ABOUT THIS EXERCISE:
An image-free, exact copy of the records below is required.

* * * * * * *

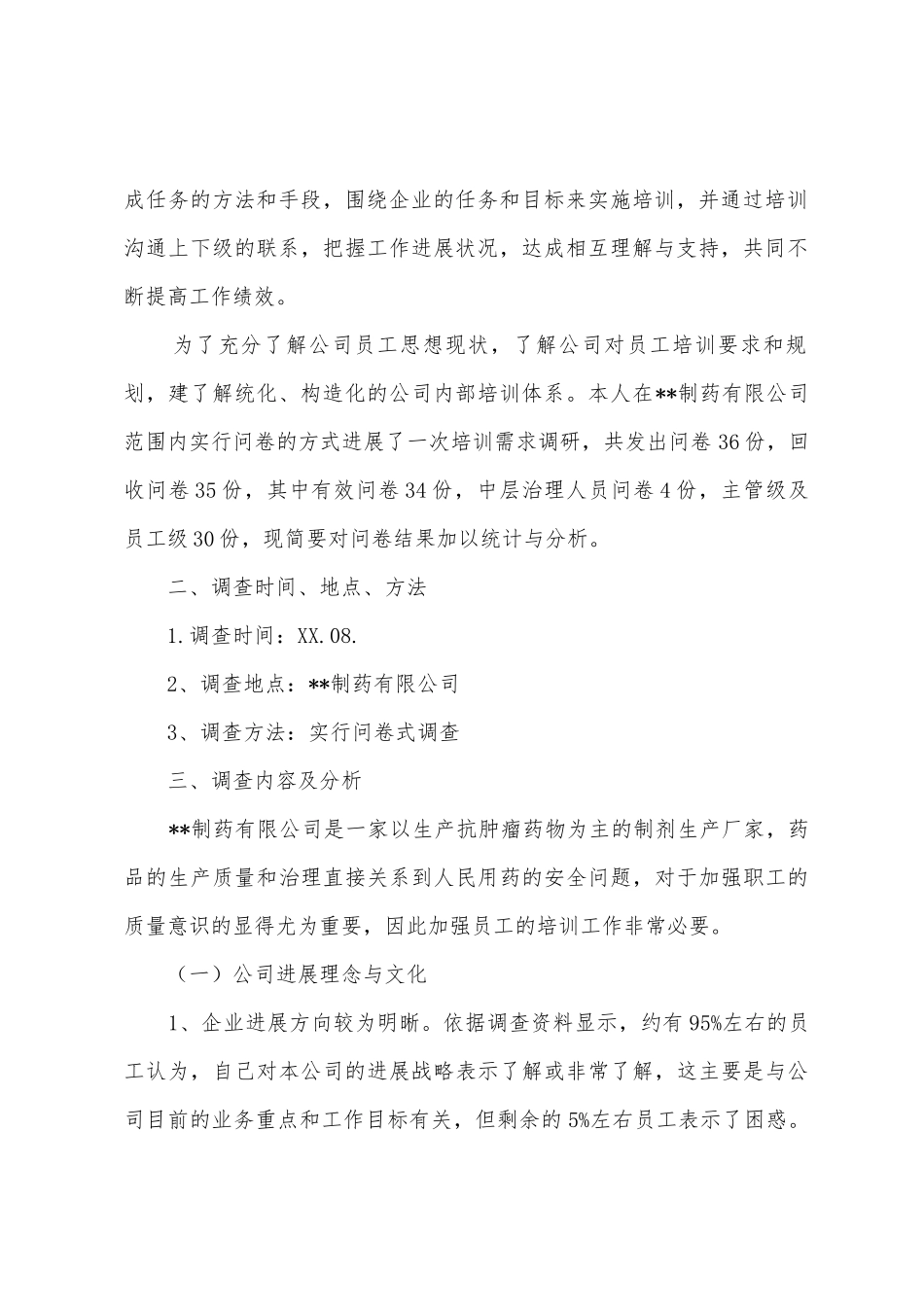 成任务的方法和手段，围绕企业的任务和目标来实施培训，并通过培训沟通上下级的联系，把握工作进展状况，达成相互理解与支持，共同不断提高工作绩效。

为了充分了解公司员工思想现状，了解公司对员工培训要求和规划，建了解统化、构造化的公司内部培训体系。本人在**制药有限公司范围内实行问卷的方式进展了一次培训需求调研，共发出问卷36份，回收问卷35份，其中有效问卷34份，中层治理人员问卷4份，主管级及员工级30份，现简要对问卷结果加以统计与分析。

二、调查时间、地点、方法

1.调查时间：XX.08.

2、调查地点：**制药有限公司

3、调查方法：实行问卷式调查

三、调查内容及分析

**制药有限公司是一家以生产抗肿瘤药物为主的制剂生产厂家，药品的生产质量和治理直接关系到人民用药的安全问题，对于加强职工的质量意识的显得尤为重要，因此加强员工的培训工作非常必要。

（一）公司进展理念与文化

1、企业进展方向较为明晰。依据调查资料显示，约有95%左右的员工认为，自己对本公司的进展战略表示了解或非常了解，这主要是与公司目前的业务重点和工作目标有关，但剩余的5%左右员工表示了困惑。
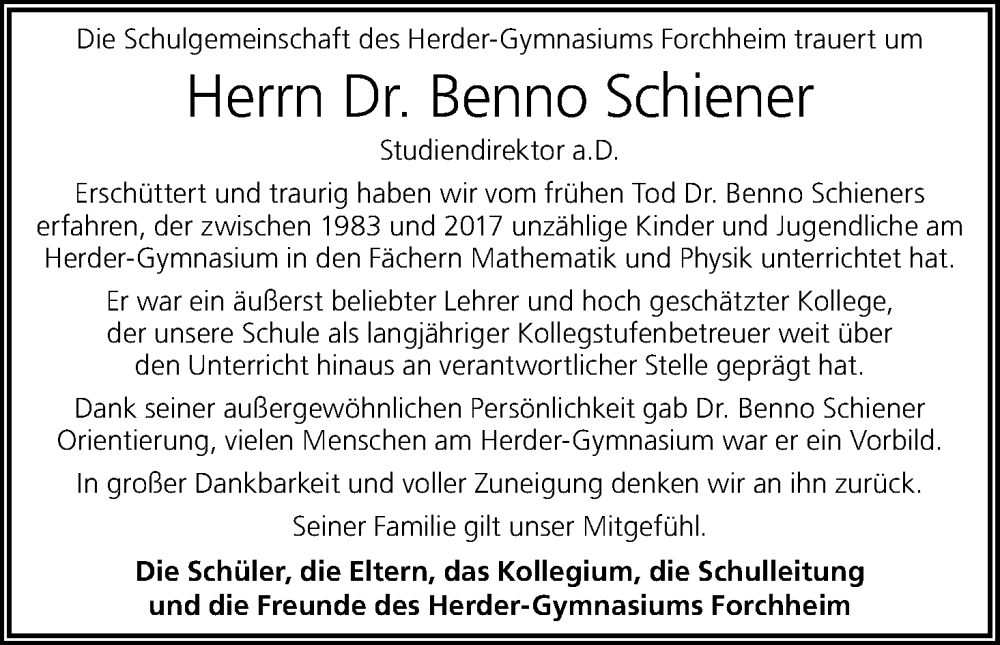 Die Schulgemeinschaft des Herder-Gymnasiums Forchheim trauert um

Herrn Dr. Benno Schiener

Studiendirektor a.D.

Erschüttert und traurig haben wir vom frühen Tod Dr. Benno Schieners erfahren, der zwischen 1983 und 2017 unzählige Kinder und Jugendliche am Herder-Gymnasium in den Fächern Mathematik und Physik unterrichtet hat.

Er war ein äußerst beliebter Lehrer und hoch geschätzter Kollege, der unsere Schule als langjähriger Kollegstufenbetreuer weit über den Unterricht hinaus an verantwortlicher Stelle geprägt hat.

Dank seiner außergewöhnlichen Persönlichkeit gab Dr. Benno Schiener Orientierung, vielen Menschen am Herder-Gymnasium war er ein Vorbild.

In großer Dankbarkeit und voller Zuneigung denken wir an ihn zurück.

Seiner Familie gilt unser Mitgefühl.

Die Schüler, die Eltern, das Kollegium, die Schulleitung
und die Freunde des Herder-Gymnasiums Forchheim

* * * * * * *

WRITTEN RESPONSE:
 成任务的方法和手段，围绕企业的任务和目标来实施培训，并通过培训沟通上下级的联系，把握工作进展状况，达成相互理解与支持，共同不断提高工作绩效。

为了充分了解公司员工思想现状，了解公司对员工培训要求和规划，建了解统化、构造化的公司内部培训体系。本人在**制药有限公司范围内实行问卷的方式进展了一次培训需求调研，共发出问卷36份，回收问卷35份，其中有效问卷34份，中层治理人员问卷4份，主管级及员工级30份，现简要对问卷结果加以统计与分析。

二、调查时间、地点、方法

1.调查时间：XX.08.

2、调查地点：**制药有限公司

3、调查方法：实行问卷式调查

三、调查内容及分析

**制药有限公司是一家以生产抗肿瘤药物为主的制剂生产厂家，药品的生产质量和治理直接关系到人民用药的安全问题，对于加强职工的质量意识的显得尤为重要，因此加强员工的培训工作非常必要。

（一）公司进展理念与文化

1、企业进展方向较为明晰。依据调查资料显示，约有95%左右的员工认为，自己对本公司的进展战略表示了解或非常了解，这主要是与公司目前的业务重点和工作目标有关，但剩余的5%左右员工表示了困惑。
 Die Schulgemeinschaft des Herder-Gymnasiums Forchheim trauert um

Herrn Dr. Benno Schiener

Studiendirektor a.D.

Erschüttert und traurig haben wir vom frühen Tod Dr. Benno Schieners erfahren, der zwischen 1983 und 2017 unzählige Kinder und Jugendliche am Herder-Gymnasium in den Fächern Mathematik und Physik unterrichtet hat.

Er war ein äußerst beliebter Lehrer und hoch geschätzter Kollege, der unsere Schule als langjähriger Kollegstufenbetreuer weit über den Unterricht hinaus an verantwortlicher Stelle geprägt hat.

Dank seiner außergewöhnlichen Persönlichkeit gab Dr. Benno Schiener Orientierung, vielen Menschen am Herder-Gymnasium war er ein Vorbild.

In großer Dankbarkeit und voller Zuneigung denken wir an ihn zurück.

Seiner Familie gilt unser Mitgefühl.

Die Schüler, die Eltern, das Kollegium, die Schulleitung
und die Freunde des Herder-Gymnasiums Forchheim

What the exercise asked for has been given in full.